Um dos paradigmas que vai ficar para trás, na visão de Torres, da Gerdau, é o conceito de vida profissional e vida pessoal. “Essa é uma prova de fogo de que essa separação não existe mais. Fica claro a importância de tratar as pessoas como pessoas e não como empregados, de entendermos o contexto humano de forma mais profunda”, analisa. “Penso que as áreas de RH vão passar por um processo de reflexão muito grande nas relações de trabalho, na forma de engajar e reter o empregado. Se tem algo que fica para trás nessa travessia é o trabalho só pela relação profissional, mas na atração de novos profissionais que estão voltados mais para o senso de pertencimento e propósito”, pondera.

“Penso que vamos deixar a inércia para trás, existe muita inércia nas companhias com relação a seguir fazendo o que sempre fez porque sempre fez e gerar um questionamento dos porquês. Isso nos transforma e nos traz novas relações de trabalho e novas necessidades. Esses questionamentos constantes devem romper a inércia”, considera Grinberg.

Para Mansi, da Toyota, estar preparado para um universo de incertezas se torna cada vez mais relevante. “Uma coisa de ordem muito prática que vamos deixar para trás, seguramente, é a burocracia. A Toyota vem de processos superestruturados e agora percebemos na prática que é possível ser diferente. O que começo a ver mais claro nas companhias e estou achando formidável é a percepção de ética planetária, de que não adianta se proteger sozinho, que se não se protege a cadeia e o pequeno não se vai a lugar nenhum. A noção de que precisamos ir juntos está pulsando e isso será bom para todos. Essa é a nossa crença e a direção em que estamos trabalhando”, comenta. 

Confiança e linguagem próxima são ativos essenciais

Neste momento, a dimensão da confiança é a grande questão, assim como a forma de se comunicar. Uma nova linguagem deve pautar as relações daqui para frente, na visão dos líderes convidados para o encontro do LiderCom.
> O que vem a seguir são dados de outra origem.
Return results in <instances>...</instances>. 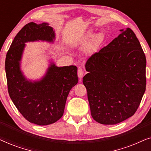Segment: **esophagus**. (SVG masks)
I'll return each mask as SVG.
<instances>
[{
    "mask_svg": "<svg viewBox=\"0 0 151 151\" xmlns=\"http://www.w3.org/2000/svg\"><path fill=\"white\" fill-rule=\"evenodd\" d=\"M84 73V70L82 69V68H78V77H79L80 80H81V78H82V76H83Z\"/></svg>",
    "mask_w": 151,
    "mask_h": 151,
    "instance_id": "1",
    "label": "esophagus"
}]
</instances>
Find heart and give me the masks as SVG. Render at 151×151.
I'll list each match as a JSON object with an SVG mask.
<instances>
[{
  "label": "heart",
  "instance_id": "heart-1",
  "mask_svg": "<svg viewBox=\"0 0 151 151\" xmlns=\"http://www.w3.org/2000/svg\"><path fill=\"white\" fill-rule=\"evenodd\" d=\"M92 35H93V33L91 32H88V34H87V36H87V37H91L92 36ZM99 38H100V37H99V36H97V39H99Z\"/></svg>",
  "mask_w": 151,
  "mask_h": 151
}]
</instances>
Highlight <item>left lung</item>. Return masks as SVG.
<instances>
[{
  "label": "left lung",
  "instance_id": "obj_1",
  "mask_svg": "<svg viewBox=\"0 0 151 151\" xmlns=\"http://www.w3.org/2000/svg\"><path fill=\"white\" fill-rule=\"evenodd\" d=\"M86 61L83 78L91 114L98 123L115 124L133 116L146 90V60L130 28Z\"/></svg>",
  "mask_w": 151,
  "mask_h": 151
}]
</instances>
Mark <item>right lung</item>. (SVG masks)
<instances>
[{
	"mask_svg": "<svg viewBox=\"0 0 151 151\" xmlns=\"http://www.w3.org/2000/svg\"><path fill=\"white\" fill-rule=\"evenodd\" d=\"M54 31L48 23L29 22L14 38L5 59L8 93L22 116L40 126L51 124L63 115L70 90L78 82V68L58 67L51 64L45 77L38 82L27 80L20 69V61L27 42L38 40L53 42Z\"/></svg>",
	"mask_w": 151,
	"mask_h": 151,
	"instance_id": "obj_1",
	"label": "right lung"
}]
</instances>
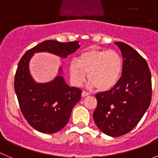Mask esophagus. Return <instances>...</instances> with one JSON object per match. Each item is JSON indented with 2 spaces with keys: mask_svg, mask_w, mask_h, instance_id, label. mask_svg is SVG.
<instances>
[{
  "mask_svg": "<svg viewBox=\"0 0 158 158\" xmlns=\"http://www.w3.org/2000/svg\"><path fill=\"white\" fill-rule=\"evenodd\" d=\"M89 93H87V92H85V91L82 92V93H81L82 97H85V96H89Z\"/></svg>",
  "mask_w": 158,
  "mask_h": 158,
  "instance_id": "obj_1",
  "label": "esophagus"
}]
</instances>
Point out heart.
Listing matches in <instances>:
<instances>
[{
	"label": "heart",
	"mask_w": 158,
	"mask_h": 158,
	"mask_svg": "<svg viewBox=\"0 0 158 158\" xmlns=\"http://www.w3.org/2000/svg\"><path fill=\"white\" fill-rule=\"evenodd\" d=\"M123 70V59L115 50L88 49L69 65V77L74 85H81L88 73L90 86L101 92L115 87L120 80Z\"/></svg>",
	"instance_id": "1"
}]
</instances>
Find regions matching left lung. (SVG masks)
<instances>
[{
  "mask_svg": "<svg viewBox=\"0 0 158 158\" xmlns=\"http://www.w3.org/2000/svg\"><path fill=\"white\" fill-rule=\"evenodd\" d=\"M123 58L120 80L111 90L97 93L93 119L105 135H126L139 123L150 107L151 73L146 60L131 46L115 42Z\"/></svg>",
  "mask_w": 158,
  "mask_h": 158,
  "instance_id": "8db88e82",
  "label": "left lung"
}]
</instances>
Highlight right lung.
I'll return each instance as SVG.
<instances>
[{
  "label": "right lung",
  "mask_w": 158,
  "mask_h": 158,
  "mask_svg": "<svg viewBox=\"0 0 158 158\" xmlns=\"http://www.w3.org/2000/svg\"><path fill=\"white\" fill-rule=\"evenodd\" d=\"M79 47L78 41L61 43L46 40L27 51L19 62L14 81L15 93L23 116L36 131L53 134L62 130L70 118L73 107L81 100L82 91L67 85L62 76V67L51 81L36 82L29 69L31 58L40 52L65 58Z\"/></svg>",
  "instance_id": "add662e5"
}]
</instances>
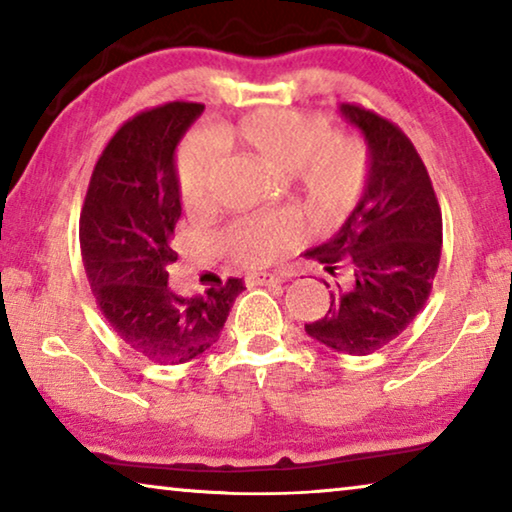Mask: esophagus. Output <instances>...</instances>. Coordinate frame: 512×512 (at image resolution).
I'll list each match as a JSON object with an SVG mask.
<instances>
[{"label":"esophagus","instance_id":"obj_1","mask_svg":"<svg viewBox=\"0 0 512 512\" xmlns=\"http://www.w3.org/2000/svg\"><path fill=\"white\" fill-rule=\"evenodd\" d=\"M287 277L273 275V273H250L246 275L248 287H266V284H282Z\"/></svg>","mask_w":512,"mask_h":512}]
</instances>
“Times que tinham uma confiança bem estabelecida estão vivendo melhor esse universo online, mas nunca é tarde. É preciso rediscutir a dimensão do que é confiança. Eu não preciso olhar nos seus olhos o dia todo para confiar em você. Confiança se cria na segurança emocional e já não cabe mais uma super hierarquia. A comunicação nunca foi tão importante”, define Mansi. “É oportuno lembrar que palavras constroem mundos. Não podemos esquecer que a linguagem é a principal ferramenta dos executivos”, completa.

Para Torres, a forma de comunicar é uma linha tênue entre a insatisfação e a colaboração. “A comunicação ganhou um papel ainda mais estratégico nas organizações e para nós, profissionais da área, saímos fortalecidos desse processo. Tem sido uma jornada de muito aprendizado e desafios”, resume Torres.

“A linguagem molda a realidade”, afirma Grinberg, lembrando de um artigo do jornalista Fernando Canzian. “Essa lição se aplica às empresas. Nós comunicadores devemos ter muita responsabilidade com a linguagem que a gente passa para as equipes que estão em casa. Devemos calibrar o tom da mensagem, não levando a um discurso otimista, tampouco pessimista, mas encontrando o equilíbrio que faça com que as pessoas entendam que todos estão na mesma situação e que ninguém tem as respostas”, conclui.